Well that was 20 years ago, so I'm sure there wouldn't be anything about it there now.

Back then they probably wouldn't have had much of anything to say about it either - the exhibit was about the history and tradition of myths in storytelling, and how the Star Wars films tapped into that... it wasn't an exhibit about the history and construction techniques of the props and costumes (unfortunately :p).

The book that they put out back then only had two small photos of the hero - shown with the Obi-Wan costume (rusted tri-ring) - and a resin casting of the hero shown with the Luke ROTJ costume (shiny tri-ring). So in that respect the book was a bit of a letdown.

MOM Obi Wan.jpg MOM Luke.jpg
 
Lol well they got one thing right - Luke's saber was based on the grenade, balance pipe and sink knob that hung from that belt!
 
Correct, it would be chemically bound, but you would buy zinc powder and lye to do this. I was going to do this to turn a copper spacer for my ESB Han Hoth DL-44 to brass, but the cost of everything I needed to this was way more than just buying a piece of brass.

I thought I had a reasonably good idea of metals, but I never thought that would work. Thanks a lot for the video!

Making this work require a very thin layer of chemically bound zinc. I'm fairly sure just coating a copper part with zinc powder won't do.

— Record set —
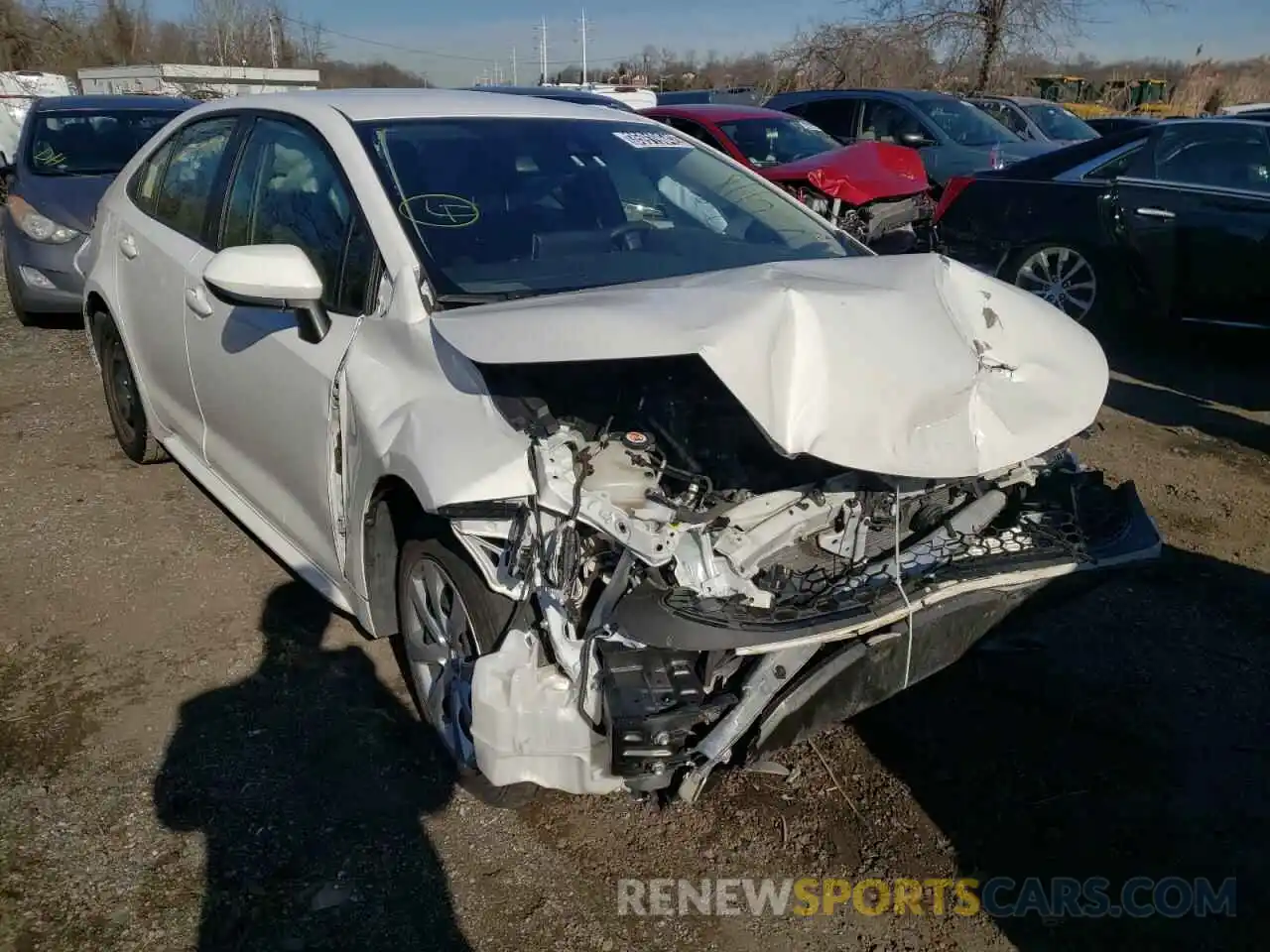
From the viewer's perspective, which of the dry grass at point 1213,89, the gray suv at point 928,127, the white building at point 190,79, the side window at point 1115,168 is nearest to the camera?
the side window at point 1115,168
---
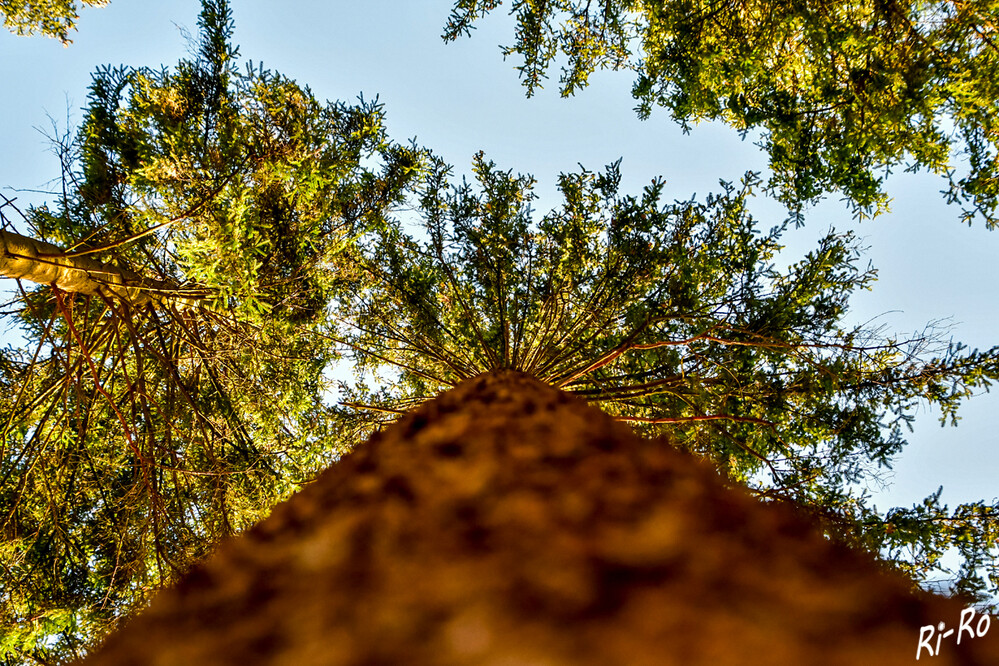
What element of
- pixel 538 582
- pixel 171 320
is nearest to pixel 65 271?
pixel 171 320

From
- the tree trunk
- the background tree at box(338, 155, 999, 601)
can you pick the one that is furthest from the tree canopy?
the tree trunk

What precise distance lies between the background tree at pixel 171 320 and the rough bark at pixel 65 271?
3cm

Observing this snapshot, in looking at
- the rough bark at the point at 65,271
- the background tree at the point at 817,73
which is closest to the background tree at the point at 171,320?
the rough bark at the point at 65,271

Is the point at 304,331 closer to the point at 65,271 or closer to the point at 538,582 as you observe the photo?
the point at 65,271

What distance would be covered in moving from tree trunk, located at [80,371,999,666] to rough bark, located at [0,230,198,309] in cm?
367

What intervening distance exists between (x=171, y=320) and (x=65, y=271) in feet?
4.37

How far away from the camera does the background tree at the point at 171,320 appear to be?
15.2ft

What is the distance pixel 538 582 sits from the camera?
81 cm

— Written tasks —
**A)** According to the Star Wars prop thread, what was the exhibit about?
**B)** Repeat the part of the Star Wars prop thread starting with "MOM Obi Wan.jpg" and going on through "powder won't do.".

— Solutions in order —
**A)** The history and tradition of myths in storytelling, and how the Star Wars films tapped into that.

**B)**
MOM Obi Wan.jpg MOM Luke.jpg
 
Lol well they got one thing right - Luke's saber was based on the grenade, balance pipe and sink knob that hung from that belt!
 
Correct, it would be chemically bound, but you would buy zinc powder and lye to do this. I was going to do this to turn a copper spacer for my ESB Han Hoth DL-44 to brass, but the cost of everything I needed to this was way more than just buying a piece of brass.

I thought I had a reasonably good idea of metals, but I never thought that would work. Thanks a lot for the video!

Making this work require a very thin layer of chemically bound zinc. I'm fairly sure just coating a copper part with zinc powder won't do.